Baca juga: Aspek Etika, Hukum, dan Medikolegal Biobank di Indonesia

Keunggulan dan Potensi Biofarmasi di Indonesia

Indonesia memiliki potensi besar dalam pengembangan biofarmasi, terutama karena kekayaan biodiversitas yang dimilikinya. Dengan lebih dari 30.000 spesies tanaman yang diketahui memiliki khasiat obat, Indonesia berpeluang menjadi pemain utama dalam industri biofarmasi global. Beberapa keunggulan yang dimiliki Indonesia dalam sektor ini meliputi:

  • Sumber Daya Alam yang Melimpah
    Keanekaragaman hayati Indonesia memberikan bahan baku yang kaya untuk pengembangan obat berbasis biofarmasi. Tanaman herbal seperti jahe, kunyit, dan sambiloto telah lama digunakan dalam pengobatan tradisional dan kini mulai mendapatkan pengakuan dalam riset farmasi modern.
  • Dukungan Regulasi yang Kuat
    Dengan adanya pengaturan dalam UU Kesehatan, serta berbagai kebijakan terkait pengembangan industri kesehatan dan farmasi berbasis bahan alam, pemerintah telah menunjukkan komitmennya dalam mendukung sektor biofarmasi. Regulasi ini memberikan kepastian hukum bagi pelaku industri serta mendorong investasi dalam riset dan produksi obat biologis.
  • Inovasi dan Penelitian yang Berkembang
    Pemerintah dan lembaga penelitian semakin aktif dalam mendorong pengembangan obat biologis. Berbagai penelitian telah dilakukan untuk meningkatkan efektivitas dan keamanan obat berbasis biofarmasi, termasuk dalam bentuk kerja sama dengan institusi luar negeri guna mengadopsi teknologi mutakhir.
  • Pasar yang Semakin Berkembang
    Dengan meningkatnya kesadaran masyarakat terhadap manfaat obat alami serta meningkatnya permintaan akan produk kesehatan berbasis bahan alam, sektor biofarmasi memiliki prospek pertumbuhan yang menjanjikan. Selain itu, tren global dalam industri farmasi juga semakin berfokus pada pendekatan berbasis bioteknologi dan obat alami.
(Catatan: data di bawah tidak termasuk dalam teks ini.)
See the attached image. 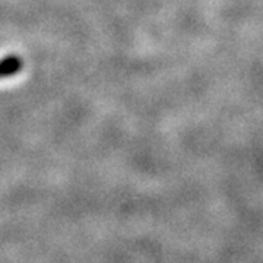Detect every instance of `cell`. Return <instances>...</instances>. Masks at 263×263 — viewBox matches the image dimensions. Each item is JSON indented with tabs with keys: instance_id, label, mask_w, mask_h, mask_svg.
Instances as JSON below:
<instances>
[{
	"instance_id": "6da1fadb",
	"label": "cell",
	"mask_w": 263,
	"mask_h": 263,
	"mask_svg": "<svg viewBox=\"0 0 263 263\" xmlns=\"http://www.w3.org/2000/svg\"><path fill=\"white\" fill-rule=\"evenodd\" d=\"M24 62L19 56H8L0 60V79L9 78L21 72Z\"/></svg>"
}]
</instances>
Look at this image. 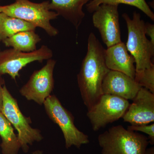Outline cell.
Wrapping results in <instances>:
<instances>
[{
  "label": "cell",
  "mask_w": 154,
  "mask_h": 154,
  "mask_svg": "<svg viewBox=\"0 0 154 154\" xmlns=\"http://www.w3.org/2000/svg\"><path fill=\"white\" fill-rule=\"evenodd\" d=\"M134 79L141 87L154 94V65L149 68L136 71Z\"/></svg>",
  "instance_id": "cell-19"
},
{
  "label": "cell",
  "mask_w": 154,
  "mask_h": 154,
  "mask_svg": "<svg viewBox=\"0 0 154 154\" xmlns=\"http://www.w3.org/2000/svg\"><path fill=\"white\" fill-rule=\"evenodd\" d=\"M118 5L102 4L93 13L92 21L107 48L121 42Z\"/></svg>",
  "instance_id": "cell-10"
},
{
  "label": "cell",
  "mask_w": 154,
  "mask_h": 154,
  "mask_svg": "<svg viewBox=\"0 0 154 154\" xmlns=\"http://www.w3.org/2000/svg\"><path fill=\"white\" fill-rule=\"evenodd\" d=\"M49 1L33 3L29 0H15V2L0 6V13L18 18L41 28L49 36H55L58 30L51 24L50 21L57 18L58 15L49 9Z\"/></svg>",
  "instance_id": "cell-3"
},
{
  "label": "cell",
  "mask_w": 154,
  "mask_h": 154,
  "mask_svg": "<svg viewBox=\"0 0 154 154\" xmlns=\"http://www.w3.org/2000/svg\"><path fill=\"white\" fill-rule=\"evenodd\" d=\"M105 59L106 66L110 70L121 72L134 79L136 72L135 60L128 53L123 42L105 49Z\"/></svg>",
  "instance_id": "cell-13"
},
{
  "label": "cell",
  "mask_w": 154,
  "mask_h": 154,
  "mask_svg": "<svg viewBox=\"0 0 154 154\" xmlns=\"http://www.w3.org/2000/svg\"><path fill=\"white\" fill-rule=\"evenodd\" d=\"M56 63V61L50 59L43 67L33 72L27 83L19 90L20 94L28 101L43 105L54 88L53 73Z\"/></svg>",
  "instance_id": "cell-8"
},
{
  "label": "cell",
  "mask_w": 154,
  "mask_h": 154,
  "mask_svg": "<svg viewBox=\"0 0 154 154\" xmlns=\"http://www.w3.org/2000/svg\"><path fill=\"white\" fill-rule=\"evenodd\" d=\"M123 116L131 125L149 124L154 122V94L141 88Z\"/></svg>",
  "instance_id": "cell-11"
},
{
  "label": "cell",
  "mask_w": 154,
  "mask_h": 154,
  "mask_svg": "<svg viewBox=\"0 0 154 154\" xmlns=\"http://www.w3.org/2000/svg\"><path fill=\"white\" fill-rule=\"evenodd\" d=\"M145 32L146 35L150 38V41L154 44V25L149 23L145 24Z\"/></svg>",
  "instance_id": "cell-21"
},
{
  "label": "cell",
  "mask_w": 154,
  "mask_h": 154,
  "mask_svg": "<svg viewBox=\"0 0 154 154\" xmlns=\"http://www.w3.org/2000/svg\"><path fill=\"white\" fill-rule=\"evenodd\" d=\"M32 154H43V152L42 151L40 150H37L33 152L32 153Z\"/></svg>",
  "instance_id": "cell-24"
},
{
  "label": "cell",
  "mask_w": 154,
  "mask_h": 154,
  "mask_svg": "<svg viewBox=\"0 0 154 154\" xmlns=\"http://www.w3.org/2000/svg\"><path fill=\"white\" fill-rule=\"evenodd\" d=\"M43 105L50 119L57 125L62 131L66 149L72 146L80 149L83 145L90 143L89 136L77 128L73 116L63 106L56 96L50 95Z\"/></svg>",
  "instance_id": "cell-6"
},
{
  "label": "cell",
  "mask_w": 154,
  "mask_h": 154,
  "mask_svg": "<svg viewBox=\"0 0 154 154\" xmlns=\"http://www.w3.org/2000/svg\"><path fill=\"white\" fill-rule=\"evenodd\" d=\"M129 105L126 99L109 94H102L98 102L87 112V117L93 131H98L107 125L122 118Z\"/></svg>",
  "instance_id": "cell-7"
},
{
  "label": "cell",
  "mask_w": 154,
  "mask_h": 154,
  "mask_svg": "<svg viewBox=\"0 0 154 154\" xmlns=\"http://www.w3.org/2000/svg\"><path fill=\"white\" fill-rule=\"evenodd\" d=\"M101 154H145L149 143L148 138L121 125L110 128L99 134Z\"/></svg>",
  "instance_id": "cell-2"
},
{
  "label": "cell",
  "mask_w": 154,
  "mask_h": 154,
  "mask_svg": "<svg viewBox=\"0 0 154 154\" xmlns=\"http://www.w3.org/2000/svg\"><path fill=\"white\" fill-rule=\"evenodd\" d=\"M3 102L2 112L18 132L21 149L25 153L29 151V146L43 139L41 132L30 125V117H26L19 108L17 99L11 95L5 85L3 87Z\"/></svg>",
  "instance_id": "cell-5"
},
{
  "label": "cell",
  "mask_w": 154,
  "mask_h": 154,
  "mask_svg": "<svg viewBox=\"0 0 154 154\" xmlns=\"http://www.w3.org/2000/svg\"><path fill=\"white\" fill-rule=\"evenodd\" d=\"M105 49L95 34L90 33L87 54L77 75L80 94L88 110L102 96V83L110 70L105 63Z\"/></svg>",
  "instance_id": "cell-1"
},
{
  "label": "cell",
  "mask_w": 154,
  "mask_h": 154,
  "mask_svg": "<svg viewBox=\"0 0 154 154\" xmlns=\"http://www.w3.org/2000/svg\"><path fill=\"white\" fill-rule=\"evenodd\" d=\"M141 87L134 79L125 74L110 70L102 85L103 94H109L126 100H133Z\"/></svg>",
  "instance_id": "cell-12"
},
{
  "label": "cell",
  "mask_w": 154,
  "mask_h": 154,
  "mask_svg": "<svg viewBox=\"0 0 154 154\" xmlns=\"http://www.w3.org/2000/svg\"><path fill=\"white\" fill-rule=\"evenodd\" d=\"M36 27L33 24L18 18L0 13V42L22 31H35Z\"/></svg>",
  "instance_id": "cell-17"
},
{
  "label": "cell",
  "mask_w": 154,
  "mask_h": 154,
  "mask_svg": "<svg viewBox=\"0 0 154 154\" xmlns=\"http://www.w3.org/2000/svg\"></svg>",
  "instance_id": "cell-25"
},
{
  "label": "cell",
  "mask_w": 154,
  "mask_h": 154,
  "mask_svg": "<svg viewBox=\"0 0 154 154\" xmlns=\"http://www.w3.org/2000/svg\"><path fill=\"white\" fill-rule=\"evenodd\" d=\"M145 154H154V147H152L149 148H147Z\"/></svg>",
  "instance_id": "cell-23"
},
{
  "label": "cell",
  "mask_w": 154,
  "mask_h": 154,
  "mask_svg": "<svg viewBox=\"0 0 154 154\" xmlns=\"http://www.w3.org/2000/svg\"><path fill=\"white\" fill-rule=\"evenodd\" d=\"M102 4L119 5L124 4L133 6L142 11L149 18L154 21V14L145 0H90L86 4L87 11L93 13Z\"/></svg>",
  "instance_id": "cell-18"
},
{
  "label": "cell",
  "mask_w": 154,
  "mask_h": 154,
  "mask_svg": "<svg viewBox=\"0 0 154 154\" xmlns=\"http://www.w3.org/2000/svg\"><path fill=\"white\" fill-rule=\"evenodd\" d=\"M35 31H22L13 35L3 42L7 47H11L23 52H30L36 50V45L41 41Z\"/></svg>",
  "instance_id": "cell-15"
},
{
  "label": "cell",
  "mask_w": 154,
  "mask_h": 154,
  "mask_svg": "<svg viewBox=\"0 0 154 154\" xmlns=\"http://www.w3.org/2000/svg\"><path fill=\"white\" fill-rule=\"evenodd\" d=\"M4 81L2 79L1 76H0V111L2 112L3 107V87L2 86L4 85Z\"/></svg>",
  "instance_id": "cell-22"
},
{
  "label": "cell",
  "mask_w": 154,
  "mask_h": 154,
  "mask_svg": "<svg viewBox=\"0 0 154 154\" xmlns=\"http://www.w3.org/2000/svg\"><path fill=\"white\" fill-rule=\"evenodd\" d=\"M127 129L134 131H140L148 136L149 143L151 145L154 144V123L141 125H131L128 126Z\"/></svg>",
  "instance_id": "cell-20"
},
{
  "label": "cell",
  "mask_w": 154,
  "mask_h": 154,
  "mask_svg": "<svg viewBox=\"0 0 154 154\" xmlns=\"http://www.w3.org/2000/svg\"><path fill=\"white\" fill-rule=\"evenodd\" d=\"M90 0H51L49 9L70 22L78 30L85 14L83 8Z\"/></svg>",
  "instance_id": "cell-14"
},
{
  "label": "cell",
  "mask_w": 154,
  "mask_h": 154,
  "mask_svg": "<svg viewBox=\"0 0 154 154\" xmlns=\"http://www.w3.org/2000/svg\"><path fill=\"white\" fill-rule=\"evenodd\" d=\"M122 17L126 23L128 36L125 45L127 49L135 60L136 71L149 68L153 64L154 44L146 36L144 21L139 13L134 12L132 19L124 13Z\"/></svg>",
  "instance_id": "cell-4"
},
{
  "label": "cell",
  "mask_w": 154,
  "mask_h": 154,
  "mask_svg": "<svg viewBox=\"0 0 154 154\" xmlns=\"http://www.w3.org/2000/svg\"><path fill=\"white\" fill-rule=\"evenodd\" d=\"M52 56V51L45 45L33 52H21L13 48L0 51V76L8 74L16 81L20 76V71L28 64L35 61L42 62Z\"/></svg>",
  "instance_id": "cell-9"
},
{
  "label": "cell",
  "mask_w": 154,
  "mask_h": 154,
  "mask_svg": "<svg viewBox=\"0 0 154 154\" xmlns=\"http://www.w3.org/2000/svg\"><path fill=\"white\" fill-rule=\"evenodd\" d=\"M0 147L2 154H18L21 146L13 125L0 111Z\"/></svg>",
  "instance_id": "cell-16"
}]
</instances>
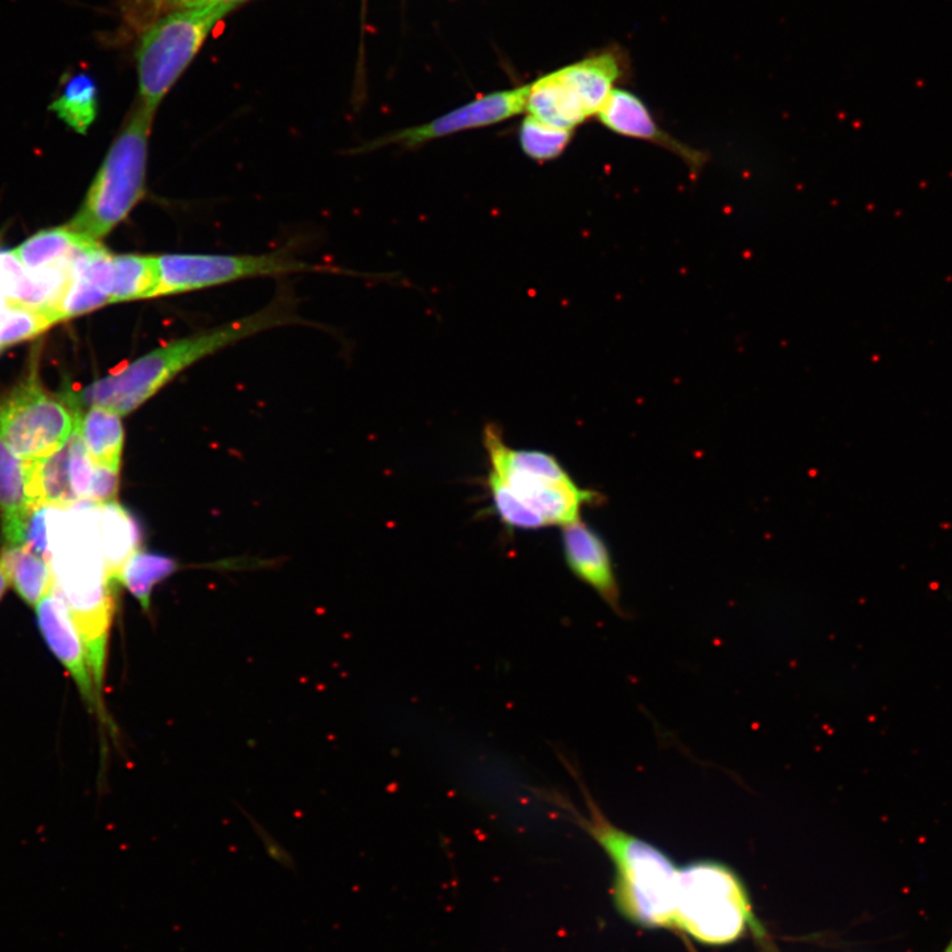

Meski memiliki potensi yang besar, masih terdapat beberapa tantangan dalam pengembangan industri biofarmasi di Indonesia. Beberapa di antaranya adalah keterbatasan dalam penguasaan teknologi produksi biofarmasi, biaya riset yang tinggi, serta perlunya penguatan sistem pengawasan dalam menjamin kualitas dan keamanan produk biofarmasi yang beredar di pasaran.

Meningkatnya dukungan regulasi, investasi dalam riset dan pengembangan, serta kolaborasi antara pemerintah, akademisi, dan industri, memungkinkan Indonesia memiliki peluang besar untuk menjadi pusat inovasi dalam industri kesehatan terutama sektor biofarmasi di masa depan. Dengan demikian, pengembangan biofarmasi tidak hanya akan memberikan manfaat ekonomi, tetapi juga meningkatkan akses masyarakat terhadap obat-obatan berkualitas yang berbasis bahan alami dan teknologi biologi mutakhir.